** begin Page excerpt **

The Most Successful Forex Traders Ever

These are considered some of the most successful Foreign Exchange traders ever:

Andy Krieger

George Soros

Bill Lipschutz

Stanley Druckenmiller

 

(i) Andy Krieger

Andy Krieger is a Forex trader that made a lot of money by trading the New Zeeland Dollar or else the Kiwi. In 1987, the US Dollar faced enormous selling pressure and consequently, the other major currencies became fundamentally overvalued. Exactly that time, Andy Krieger placed very large selling orders on Kiwi. He achieved to sell more currency than the New Zealand could even supply (money supply) and by this way, he managed to gain billions of US dollars. He used the power of derivates (options) to leverage his funds and to achieve the Kiwi crush.


 

(ii) George Soros

George Soros is one of the most famous investors in the world. He was born in 1930 and graduated the LSE (London School of Economics). George Soros in 1992 managed to gain 1 billion US dollars from a single transaction in just one day. He is known as the man who managed to “Brake the Bank of England”.

** end Page excerpt **
** begin Extracted material **

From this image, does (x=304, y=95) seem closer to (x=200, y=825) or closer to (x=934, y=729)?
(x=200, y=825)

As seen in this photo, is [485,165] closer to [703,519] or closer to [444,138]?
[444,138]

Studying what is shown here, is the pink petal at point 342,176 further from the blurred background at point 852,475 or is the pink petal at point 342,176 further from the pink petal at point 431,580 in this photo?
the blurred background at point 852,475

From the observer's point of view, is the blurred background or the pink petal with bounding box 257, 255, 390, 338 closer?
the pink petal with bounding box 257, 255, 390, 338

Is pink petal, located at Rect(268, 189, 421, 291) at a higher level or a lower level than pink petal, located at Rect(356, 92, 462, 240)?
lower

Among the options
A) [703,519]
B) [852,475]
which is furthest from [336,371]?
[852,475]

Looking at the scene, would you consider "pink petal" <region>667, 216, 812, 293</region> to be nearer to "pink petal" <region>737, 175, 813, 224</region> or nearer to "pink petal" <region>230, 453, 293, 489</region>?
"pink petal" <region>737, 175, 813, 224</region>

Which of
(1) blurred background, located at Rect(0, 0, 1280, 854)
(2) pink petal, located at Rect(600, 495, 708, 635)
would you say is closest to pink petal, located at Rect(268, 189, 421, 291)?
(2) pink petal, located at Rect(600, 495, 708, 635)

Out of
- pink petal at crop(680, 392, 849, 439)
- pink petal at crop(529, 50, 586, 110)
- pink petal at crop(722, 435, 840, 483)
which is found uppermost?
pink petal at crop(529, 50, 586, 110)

** end Extracted material **
** begin Extracted material **

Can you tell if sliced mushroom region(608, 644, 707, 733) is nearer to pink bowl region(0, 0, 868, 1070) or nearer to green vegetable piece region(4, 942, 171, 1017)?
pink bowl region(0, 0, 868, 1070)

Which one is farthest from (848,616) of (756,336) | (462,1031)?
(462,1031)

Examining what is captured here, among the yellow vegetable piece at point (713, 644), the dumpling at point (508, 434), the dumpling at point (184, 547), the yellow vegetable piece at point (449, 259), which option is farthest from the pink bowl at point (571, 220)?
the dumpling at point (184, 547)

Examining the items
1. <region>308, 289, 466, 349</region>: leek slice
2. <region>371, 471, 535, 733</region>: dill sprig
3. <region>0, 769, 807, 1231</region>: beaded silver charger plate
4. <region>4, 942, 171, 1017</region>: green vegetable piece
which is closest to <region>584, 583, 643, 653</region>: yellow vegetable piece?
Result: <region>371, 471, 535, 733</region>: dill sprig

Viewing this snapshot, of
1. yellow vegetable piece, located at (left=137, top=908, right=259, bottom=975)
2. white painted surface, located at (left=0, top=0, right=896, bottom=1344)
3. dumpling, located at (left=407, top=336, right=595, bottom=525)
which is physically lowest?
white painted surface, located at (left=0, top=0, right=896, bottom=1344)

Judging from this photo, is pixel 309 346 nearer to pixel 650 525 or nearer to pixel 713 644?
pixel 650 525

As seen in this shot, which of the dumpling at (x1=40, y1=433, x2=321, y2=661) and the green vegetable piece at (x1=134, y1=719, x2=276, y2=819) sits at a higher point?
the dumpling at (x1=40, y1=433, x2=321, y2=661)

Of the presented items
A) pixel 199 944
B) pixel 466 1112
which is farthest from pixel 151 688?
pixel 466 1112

** end Extracted material **

### [Required tasks]
1. Pick out each line of the rows that contains the word "background".
2. Resume the piece on the most successful forex traders, continuing from its last sentence.

### [Exercise responses]
1.
Studying what is shown here, is the pink petal at point 342,176 further from the blurred background at point 852,475 or is the pink petal at point 342,176 further from the pink petal at point 431,580 in this photo?
the blurred background at point 852,475
From the observer's point of view, is the blurred background or the pink petal with bounding box 257, 255, 390, 338 closer?
(1) blurred background, located at Rect(0, 0, 1280, 854)

2.
 

(iii) Bill Lipschutz

Bill Lipschutz was born in New York in 1956. He is a Forex trader and the co-founder and Director of Portfolio Management at Hathersage Capital Management. He was awarded B.A. in Cornell College in Fine Arts and Masters Degree in Finance. Originally Bill Lipschutz was a Stocks trader, but afterwards, he became a Forex Trader. Bill Lipschutz managed to make over $300 million from Forex Trading in a single year.


 

(iv) Stanley Druckenmiller

Stanley Druckenmiller started his career as an oil analyst for the Pittsburgh National Bank and in 1988 started to work for George Soros.

Druckenmiller made his first grand trade after the collapse of the German Wall. Firstly he bought the German mark and after he bought German Bonds against the German Stocks. During that particular day, he managed to make 1 billion US dollar. This trade was in accordance with the attack of George Soros in the British Pound.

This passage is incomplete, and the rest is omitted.